** begin Provided passage **

Special Technology Report
Automating low-power design – a progress report
By Richard Goering et al.
09/03/08
A great deal of attention has been paid to low-power IC design, and for good reason – power consumption has become a critical, if not the most critical, issue in system-on-chip (SoC) design. While progress has been made, designers note that much more remains to be done to automate the low-power design and verification flow, especially at higher levels of abstraction.
This report identifies the bottlenecks that designers are finding in the low-power design flow, including the lack of automation at the electronic system level (ESL), and talks about some of their successes. Drawing primarily upon user experiences, it discusses the following topics:
• ESL to GDSII challenges
• Planning and implementation of power management techniques
• Architectural issues, including memories and embedded software
• ESL low-power flow – capabilities and limitations
• RTL through physical design
• Challenges of low-power verification and test
In the RTL-to-GDSII implementation flow, things look better – many IC designs have successfully incorporated power management techniques such as clock gating, power gating, multi-Vdd (multiple supply voltages), dynamic frequency and voltage scaling, and body bias. The implementation of these techniques is not fully automated, and evaluating potential tradeoffs is not easy, but there are some power analysis and optimization tools that can help.
EDA vendors, meanwhile, have created two formats – Common Power Format (CPF) and Unified Power Format (UPF) – that allow users to express power intent in a consistent way throughout the RTL-to-GDSII flow. Both are being successfully deployed, and they're easing low-power design and verification challenges, but designers are caught in the middle of a standards war between the two competing formats.
If we're talking about RTL-to-GDSII digital hardware logic design, low-power design is doing fairly well. But beyond that realm, several huge gaps remain. Embedded software and operating systems can have a huge power impact, but little help is available to evaluate it. Memory is a major consumer of dynamic and leakage power, but is easily overlooked. Analog/mixed-signal blocks need to be power-aware, but tools and methodologies are lacking. And power management techniques, especially those that involve multiple power domains, profoundly impact and complicate functional verification.
"If you don't factor in power throughout the whole development cycle, it is just not going to be optimized," said Ron Tessitore, vice president of advanced application platforms at Qualcomm. "If you don't architect it properly, you are not going to be able to achieve the power target. Technology selection is really important, and so is how you develop the software and write the algorithms. Finally, there's the optimization cycle, including test and refinement."
Asked about the biggest gap in the low-power design flow, Tessitore responded as did several other design managers questioned for this report: "The architectural, ESL level, so you can make the right tradeoffs up-front for your low-power architecture." A second major gap, he noted, is the lack of support for power-aware software development.
"Today, decisions are made at RTL or sometimes below," said Philippe Magarshack, group vice president and central CAD and design solutions manager at STMicroelectronics. "We want to go above that to an architectural-level definition."

** end Provided passage **
** begin Entries shown **

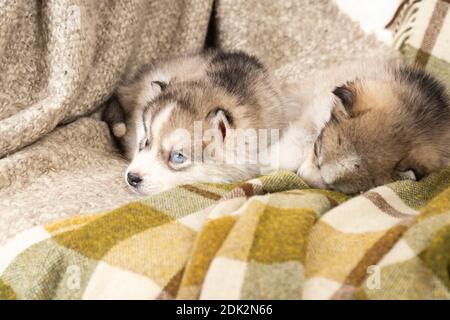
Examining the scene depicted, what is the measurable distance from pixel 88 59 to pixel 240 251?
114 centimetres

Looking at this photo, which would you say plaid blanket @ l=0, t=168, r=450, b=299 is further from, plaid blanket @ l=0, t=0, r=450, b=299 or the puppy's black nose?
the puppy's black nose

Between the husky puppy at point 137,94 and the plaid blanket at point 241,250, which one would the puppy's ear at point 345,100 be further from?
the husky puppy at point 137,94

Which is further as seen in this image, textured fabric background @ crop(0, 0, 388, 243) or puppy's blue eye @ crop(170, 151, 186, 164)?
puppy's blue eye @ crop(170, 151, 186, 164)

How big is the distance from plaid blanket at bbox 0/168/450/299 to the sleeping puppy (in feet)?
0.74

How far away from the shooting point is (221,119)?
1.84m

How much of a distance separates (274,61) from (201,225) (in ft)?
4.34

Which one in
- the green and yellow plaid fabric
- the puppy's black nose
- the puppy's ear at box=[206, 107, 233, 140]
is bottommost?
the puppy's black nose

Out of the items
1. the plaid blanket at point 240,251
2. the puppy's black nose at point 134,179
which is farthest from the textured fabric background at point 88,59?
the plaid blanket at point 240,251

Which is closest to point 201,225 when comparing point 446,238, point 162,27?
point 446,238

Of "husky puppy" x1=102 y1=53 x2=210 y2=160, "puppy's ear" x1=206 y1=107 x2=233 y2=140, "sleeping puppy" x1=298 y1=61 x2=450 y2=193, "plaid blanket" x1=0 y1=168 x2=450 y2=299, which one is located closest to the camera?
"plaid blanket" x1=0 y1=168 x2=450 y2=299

** end Entries shown **

→ **Complete the following**:
a - Reproduce the low-power design report verbatim from "Asked about the" to "power-aware software development.".
b - Summarize the low-power design report in two sentences.
The material after the low-power design report stands apart from it.

→ **In response**:
a -
Asked about the biggest gap in the low-power design flow, Tessitore responded as did several other design managers questioned for this report: "The architectural, ESL level, so you can make the right tradeoffs up-front for your low-power architecture." A second major gap, he noted, is the lack of support for power-aware software development.

b - Power consumption has become a critical issue in system-on-chip design, and while the RTL-to-GDSII flow has successfully incorporated power management techniques and two competing power-intent formats, CPF and UPF, much more automation is still needed, especially at higher levels of abstraction. Large gaps remain in architectural ESL-level tradeoffs, power-aware embedded software, memory, analog/mixed-signal blocks and functional verification, and design managers such as Qualcomm's Ron Tessitore stress factoring in power throughout the whole development cycle.